On the other hand, concerns about the economic outlook in the UK and expectations of a faster-than-expected easing of monetary policy by the Bank of England may undermine the pound against the US dollar. The majority of analysts expect the Bank of England to cut interest rates to 3.75% in December, with markets likely to price in at 90%.
Technical analysis:
On the daily chart, the GBP/USD pair is trading at 1.3328. The pair holds above the 100 EMA at 1.3300, the average having stabilized after a previous decline, supporting a firmer tone. The price is hovering near the upper Bollinger band at 1.3348 with widening bands, indicating high volatility and upward pressure. The RSI at 61 shows positive momentum without overbought conditions.
Initial resistance is identified by the upper band at 1.3348, where a higher close may extend gains. Immediate support is in line with the 100 EMA at 1.3300, followed by the middle band at 1.3189 and the lower band at 1.3029. Staying above the average would keep the bias higher, while pulling back toward the middle range would slow the advance.
(Technical analysis of this story was written with the help of an artificial intelligence tool)
Frequently asked questions about the pound sterling
The British Pound (GBP) is the oldest currency in the world (886 AD) and the official currency of the United Kingdom. It is the fourth most popular foreign exchange (FX) trading unit in the world, accounting for 12% of all transactions, averaging $630 billion per day, according to data for 2022. The main trading pairs are GBP/USD, also known as “Cable”, which accounts for 11% of FX, GBP/JPY, or “Dragon” as traders know it (3%), and EUR/GBP (2%). The pound sterling is issued by the Bank of England (BoE).

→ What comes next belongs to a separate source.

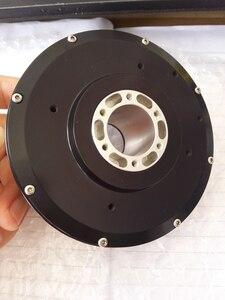 Image 4 - 1 قطعة HT100 تيار مستمر فرش محرك معزز لتقوم بها بنفسك روبوت مناور محرك مشترك 3 محور الدوار الداخلي ث AS5048A/AS5600 التشفير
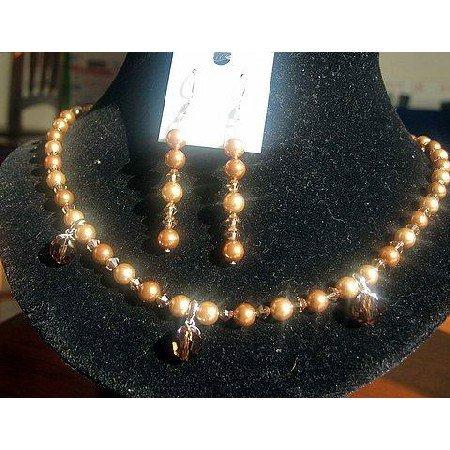 NSC110  Genuine Swarovski Gold Tone Crystals & Pearls Necklace Set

The single most important factor affecting the value of the pound sterling is the monetary policy decided by the Bank of England. The Bank of England bases its decisions on whether it has achieved its primary objective of “price stability” – a stable inflation rate of around 2%. The primary tool for achieving this is adjusting interest rates. When inflation is too high, the Bank of England will try to rein it in by raising interest rates, making it more expensive for individuals and businesses to obtain credit. This is generally positive for the pound, as higher interest rates make the UK a more attractive place for global investors to put their money. When inflation falls to a very low level, it is a sign that economic growth is slowing. In this scenario, the Bank of England would consider lowering interest rates to reduce the cost of credit so that companies borrow more to invest in growth-generating projects.
Data releases measure the health of the economy and can affect the value of the British pound. Indicators such as GDP, manufacturing PMIs, services and employment can all influence the direction of the pound. A strong economy is good for the pound. Not only does it attract more foreign investment, but it may encourage the Bank of England to raise interest rates, which will directly strengthen sterling. Otherwise, if economic data is weak, the British pound is likely to fall.
Another important data release for the British Pound is the Trade Balance. This indicator measures the difference between what a country earns from its exports and what it spends on imports during a certain period. If a country produces highly sought-after exports, its currency will take full advantage of the additional demand generated by foreign buyers seeking to purchase these goods. Therefore, a positive net trade balance strengthens the currency and vice versa for a negative balance.